### Page text
How to price your seminar or conference.
Sunday, December 1 1991
How To Price Your Seminar Or Conference
Seminar/conference marketers often ask two questions: What response rate should I expect on the marketing campaign I use to promote my seminars/conferences? What impact will an increase in my registration fee have on the response rate?
Let's take a look at some of the issues involved in answering these two questions by examining the data shown in the accompanying table. Using a scale of the number of people who attend per 1,000 brochures, let's compare two sample conferences, A and B. To promote Conference A, 61,500 brochures were mailed and attracted 164 attendees. In the case of Conference B, 67,950 were mailed and attracted 266 attendees.
For Conference A, 2.67 people registered for every 1,000 brochures mailed. For Conference B, 3.9 people registered for every 1,000 brochures mailed. (To arrive at this figure, divide the total number of brochures mailed by 1,000. Then divide that figure into the total number of attendees.) Which conference and response rate would you prefer?

### Information shown
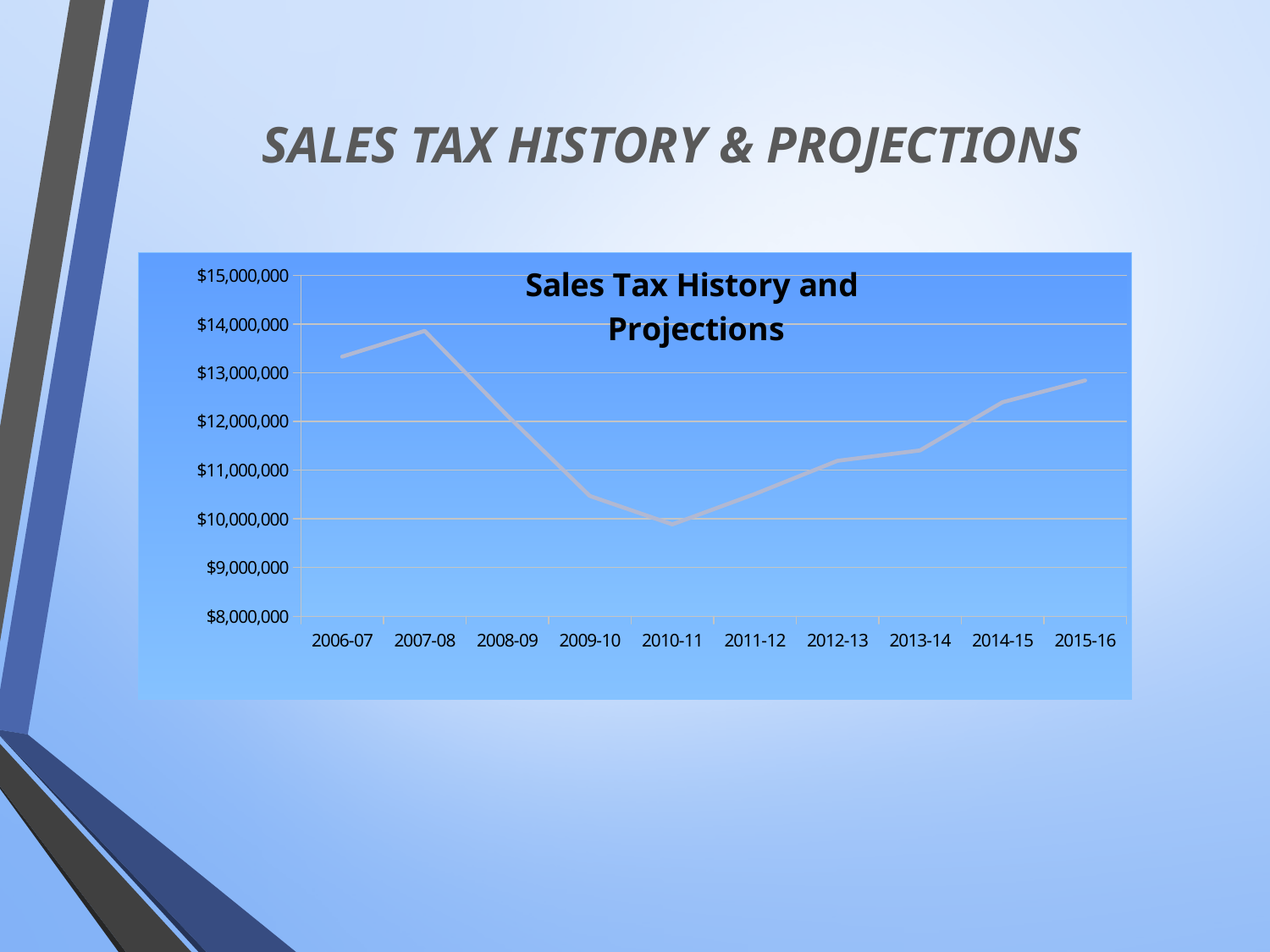
Is the value for 2009-10 greater or less than $11,000,000? less Which is larger, the value for 2006-07 or the value for 2015-16? 2006-07 Which fiscal year has the highest sales tax value in the chart? 2007-08 Which fiscal year has the lowest sales tax value in the chart? 2010-11 Is the value for 2010-11 greater or less than $10,000,000? less Is the value for 2015-16 greater or less than $13,000,000? less Which is larger, the value for 2012-13 or the value for 2009-10? 2012-13 Do the values rise or fall from 2010-11 to 2015-16? rise What is the title shown inside the chart area? Sales Tax History and Projections What kind of chart is shown on the slide? line chart How many fiscal years are plotted on the x axis of the chart? 10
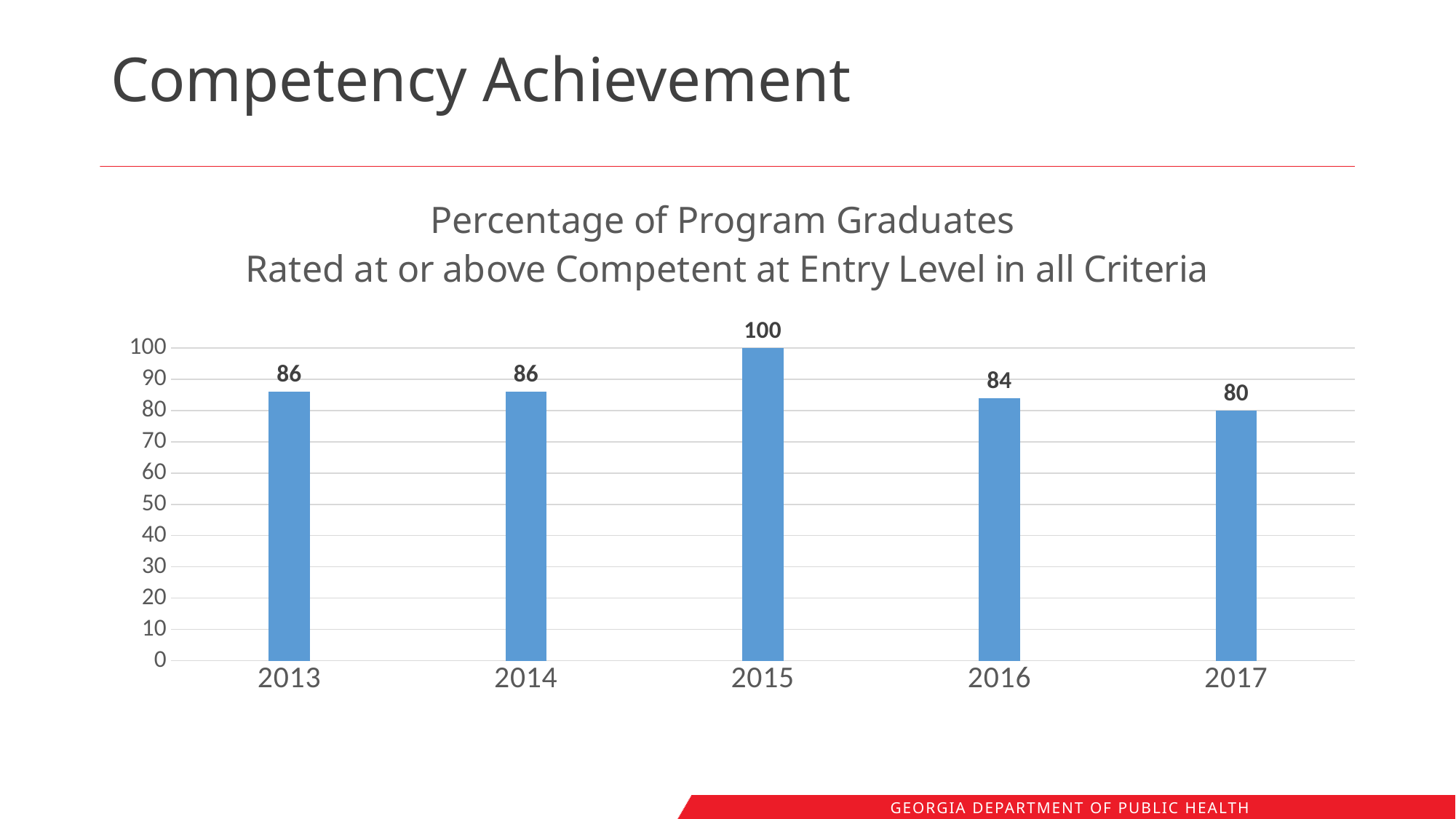
What kind of chart is shown on the slide? bar chart Is the value for 2017 greater or less than 90? less What is the value for 2016? 84 Which year has the highest value? 2015 What is the value for 2017? 80 What is the difference between the values for 2015 and 2017? 20 What is the title of the chart? Percentage of Program Graduates Rated at or above Competent at Entry Level in all Criteria What is the value for 2015? 100 Which is larger, the value for 2015 or the value for 2016? 2015 Which year has the lowest value? 2017 How many years are shown on the x axis? 5 What is the difference between the values for 2013 and 2016? 2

### Exercises
1. In the article on pricing a seminar or conference, how many brochures were mailed to promote Conference B?
2. Using the method the seminar pricing article gives, explain how the figure of 2.67 registrants per 1,000 brochures is reached for Conference A.
3. Go on with the article on pricing a seminar or conference, starting after its closing question.
The material has nothing to do with what follows.

### Solved tasks
1. 67,950 brochures were mailed to promote Conference B.

2. The 61,500 brochures mailed for Conference A are divided by 1,000, which gives 61.5. The 164 attendees are then divided by 61.5, which yields about 2.67 people registered for every 1,000 brochures mailed.

3.
You should select Conference A and its lower response rate. Conference A has a lower response rate but a higher registration fee ($495). Conference A is much more profitable than Conference B. As shown, Conference A's gross profit margin is 39 percent, while Conference B's gross profit margin is 20 percent.
Because of it's higher price, Conference A's promotional costs as a percentage of total revenue are lower than the promotional costs for Conference B. (To arrive at this figure, divide total promotional cost by total revenue.) Conference A's promotional costs are 20 percent of total revenue, while Conference B's promotional costs are 32 percent of total revenue - even though the response rate for Conference B is much higher.
As you can see, promotional cost as a percentage of total revenue is a more important variable to calculate than the response rate on direct mail campaigns. You should consider keeping promotional cost as a percentage of total revenue in the 20 percentile to 30 percentile range. As shown in the table, once promotional costs exceed 30 percent, gross profit as a percentage of total revenue declines dramatically.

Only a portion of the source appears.